Content creators can customize scene lighting. See Customizing AR Lighting for more information.

Preparing Files

After optimizing and testing a model and its associated textures, normal maps, audio, and animations, place the model and its assets in a folder.

For example, the folder Eye contains the model file for a human eye along with all other assets used by the model.

Repeat this process for all models in an AR scene.

Creating AR Models

When designing 3D models, it is good to know that Xcode scenes use the Y-up axis. The position of the origin of the axes should be set to match the use of the model. For example, if the model is expected to be sitting on a horizontal surface, the origin should be at the bottom of the model. The size of the model should also be determined depending on the environment it is used in.

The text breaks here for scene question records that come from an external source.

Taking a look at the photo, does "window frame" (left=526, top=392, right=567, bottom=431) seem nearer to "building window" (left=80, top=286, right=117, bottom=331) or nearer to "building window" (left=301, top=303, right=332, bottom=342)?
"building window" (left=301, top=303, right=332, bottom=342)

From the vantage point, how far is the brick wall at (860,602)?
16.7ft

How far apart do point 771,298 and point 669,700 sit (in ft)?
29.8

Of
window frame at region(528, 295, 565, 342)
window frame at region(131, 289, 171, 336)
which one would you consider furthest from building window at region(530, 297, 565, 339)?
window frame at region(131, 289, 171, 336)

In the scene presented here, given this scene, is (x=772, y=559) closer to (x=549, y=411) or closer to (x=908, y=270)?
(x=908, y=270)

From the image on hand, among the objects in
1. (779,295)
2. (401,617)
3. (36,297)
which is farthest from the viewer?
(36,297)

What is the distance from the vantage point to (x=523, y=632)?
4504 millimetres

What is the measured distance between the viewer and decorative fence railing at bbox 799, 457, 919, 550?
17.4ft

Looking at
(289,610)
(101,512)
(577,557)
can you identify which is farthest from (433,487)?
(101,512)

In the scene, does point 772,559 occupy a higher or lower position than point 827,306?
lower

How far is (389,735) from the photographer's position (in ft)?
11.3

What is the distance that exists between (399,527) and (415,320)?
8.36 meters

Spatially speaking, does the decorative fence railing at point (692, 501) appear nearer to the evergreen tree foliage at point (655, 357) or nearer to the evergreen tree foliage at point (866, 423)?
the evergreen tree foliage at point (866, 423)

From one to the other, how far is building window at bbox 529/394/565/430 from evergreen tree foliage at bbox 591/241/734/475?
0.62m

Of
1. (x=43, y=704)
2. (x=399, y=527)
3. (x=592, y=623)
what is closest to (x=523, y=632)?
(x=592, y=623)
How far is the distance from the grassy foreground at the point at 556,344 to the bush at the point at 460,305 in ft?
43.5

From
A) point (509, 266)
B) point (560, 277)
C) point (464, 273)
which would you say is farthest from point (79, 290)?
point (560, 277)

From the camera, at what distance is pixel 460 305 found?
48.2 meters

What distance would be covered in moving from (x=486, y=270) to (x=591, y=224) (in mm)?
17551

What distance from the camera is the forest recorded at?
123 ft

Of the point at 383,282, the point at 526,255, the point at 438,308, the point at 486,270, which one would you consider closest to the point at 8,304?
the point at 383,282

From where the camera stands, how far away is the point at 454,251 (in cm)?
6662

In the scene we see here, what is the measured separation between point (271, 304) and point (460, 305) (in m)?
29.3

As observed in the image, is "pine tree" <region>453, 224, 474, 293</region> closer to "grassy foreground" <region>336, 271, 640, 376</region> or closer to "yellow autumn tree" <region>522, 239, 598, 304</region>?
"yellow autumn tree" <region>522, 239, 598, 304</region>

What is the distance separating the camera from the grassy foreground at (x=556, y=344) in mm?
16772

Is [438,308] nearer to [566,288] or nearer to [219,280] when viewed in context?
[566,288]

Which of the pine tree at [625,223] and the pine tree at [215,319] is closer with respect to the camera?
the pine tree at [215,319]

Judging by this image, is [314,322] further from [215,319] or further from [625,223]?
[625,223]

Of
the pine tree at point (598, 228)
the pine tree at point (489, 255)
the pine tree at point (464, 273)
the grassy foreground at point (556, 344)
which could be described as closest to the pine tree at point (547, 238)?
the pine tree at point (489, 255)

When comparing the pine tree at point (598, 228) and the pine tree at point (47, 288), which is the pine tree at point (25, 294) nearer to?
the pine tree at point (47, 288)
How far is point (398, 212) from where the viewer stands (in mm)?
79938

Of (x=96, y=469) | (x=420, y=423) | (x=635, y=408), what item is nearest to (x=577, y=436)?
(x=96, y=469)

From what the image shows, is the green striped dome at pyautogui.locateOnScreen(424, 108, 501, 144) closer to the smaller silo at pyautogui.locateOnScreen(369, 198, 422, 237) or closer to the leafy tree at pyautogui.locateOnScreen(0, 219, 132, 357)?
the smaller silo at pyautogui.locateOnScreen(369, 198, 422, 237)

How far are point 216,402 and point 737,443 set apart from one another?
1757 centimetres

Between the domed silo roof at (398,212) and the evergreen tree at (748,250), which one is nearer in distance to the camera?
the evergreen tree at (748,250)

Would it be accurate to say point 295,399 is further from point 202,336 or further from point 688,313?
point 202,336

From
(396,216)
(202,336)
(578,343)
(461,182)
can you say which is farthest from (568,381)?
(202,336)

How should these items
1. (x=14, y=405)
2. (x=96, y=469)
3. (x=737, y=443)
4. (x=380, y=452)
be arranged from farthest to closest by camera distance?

Building Interactivity and Animation into Models

To create 3D models for Veeva AR:

  • Modeling: Veeva recommends Autodesk Maya 2017 or later. Other software may also work as long as it supports the .dae file format. The entire scene should max out at around 1 million polygons. Users may experience longer load times if there is too much detail and too many polygons. Rendering speeds can vary widely depending on the types of models created. It is important to test the rendering speed of the model on the target devices within XCode before finalizing.
  • Animations are created during the modeling process. Each animation must be referenced by ID in the JSON file.
  • Masking: If you are using masking, the mask must be a 3D mesh. It can be any shape as long as it covers everything that needs to be masked. Once exported and brought into SceneKit, the mesh must be set as a mask. While loading, the material is changed to a default SceneKit material with almost 0 transparency and a rendering order higher than the default value.
  • Exporting: Export the file from Maya as a DAE file instead of an OBJ file if you have animations in the model. The OBJ file format does not export animations. DAE files export slowly. Find an alternate converter to expedite the process.
  • Texturing and Normal Maps: You can use Photoshop to create or alter the textures and normal maps of a 3D object. Instead of creating minute details on the models (wrinkles, scratches, etc.) as polygons, it is better to use the normal map to handle these. This enables you to create more realistic models without placing additional load and rendering burdens on the device. To make details stand out, increase the height of the detail on the normal map. Normal maps, together with other textures, must be sent to ARKit separately, as DAE files do not export them. Specify the name of the normal map file in the JSON file to load it with the model.

Watch Apple’s video on Creating Great AR Experiences to learn more about creating 3D content.

Optimizing Models Using Xcode Script

Before you can use your model in Veeva AR, it needs to be optimized to work properly. To do this:

  1. Export the model from the 3D Model editor (Maya) as a [model].obj file (no animations) or as a [model].dae file (includes animations).
  2. Place the model, all textures, audio files, and the overlay image into a folder, for example [model].scnassets.
  3. Run the following script from the [model].scnassets folder to create an optimized file for Xcode:
  4. run /Applications/Xcode.app/Contents/Developer/usr/bin/scntool --convert [model].dae --format c3d --output [new model name].dae --force-y-up --force-interleaved --look-for-pvrtc-image
  5. Create an ARKit template project and import the model into the project to test the model, get and check the animation names, textures, etc.
  6. Zip the folder with only the optimized file, audio, overlay image, and textures, not the original .dae file.